Greenland Disappearing Lakes: Largest Lakes In Greenland Randomly Drained – And Now We Know Why

An autonomous country within the Kingdom of Denmark, Greenland is the world's largest island and possibly the coldest one as well, as it sits right between the Arctic and Atlantic oceans - and, for the past decade, the world has been watching closely as an odd phenomenon occurs within its icy lands, in the mystery of Greenland's disappearing lakes.

The phrase "Greenland's disappearing lakes" sounds like something out of a crime novel or some sort of "Sherlock Holmes" outing, but the mystery has baffled scientists for years since the first time it happened, back in 2006, and two years later the phenomenon was first studied.

According to Live Science, the first of Greenland's disappearing lakes was the country's North Lake, a meltwater supraglacial lake that had 5.6 square kilometers (approximately 2.2 square miles) which randomly drained about 12 billion gallons of water in less than two hours, something that was later found to be because of giant water-driven cracks forming directly below its basin, draining the waters.

Up until now, this is where the mystery of Greenland's disappearing lakes remained, as scientists had no idea how these cracks were formed.

Now, Yahoo! News reports that a team of U.S. scientists (from the Joint Program in Oceanography managed by the Massachusetts Institute of Technology and the Woods Hole Oceanographic Institution, MIT/WHOI) has uncovered the secret behind Greenland's disappearing lakes, in a study that could ultimately help forecasting the levels of rising seas all over the globe: it seems like there are vertical shafts within the ice sheet (moulins) that funnel melt water under the ice and lift them up, causing the famous cracks that can empty lakes within days or even hours.

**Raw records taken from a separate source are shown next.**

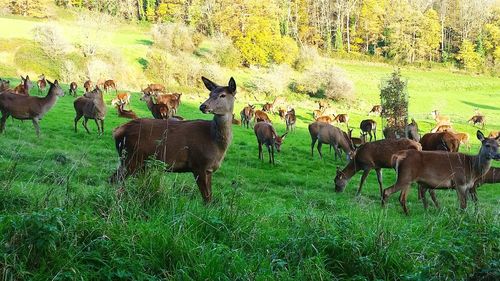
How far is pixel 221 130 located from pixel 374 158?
23.2 ft

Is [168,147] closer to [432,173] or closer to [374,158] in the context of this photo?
[432,173]

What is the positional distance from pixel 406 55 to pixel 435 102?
32.0 metres

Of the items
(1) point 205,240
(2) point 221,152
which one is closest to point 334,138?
(2) point 221,152

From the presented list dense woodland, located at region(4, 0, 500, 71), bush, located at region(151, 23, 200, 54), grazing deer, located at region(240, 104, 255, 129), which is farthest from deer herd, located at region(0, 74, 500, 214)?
dense woodland, located at region(4, 0, 500, 71)

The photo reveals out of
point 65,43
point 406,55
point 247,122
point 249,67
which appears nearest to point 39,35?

"In some ways, ice behaves like Silly Putty - if you push up on it slowly, it will stretch; if you do it with enough force, it will crack," said Laura Stevens, part of the team of scientists who made the discovery about Greenland's disappearing lakes, to Tech Times. "Ordinarily, pressure at the ice sheet surface is directed into the lake basin, compressing the ice together. But, essentially, if you push up on the ice sheet and create a dome instead of a bowl, you get tension that stretches the ice surface apart."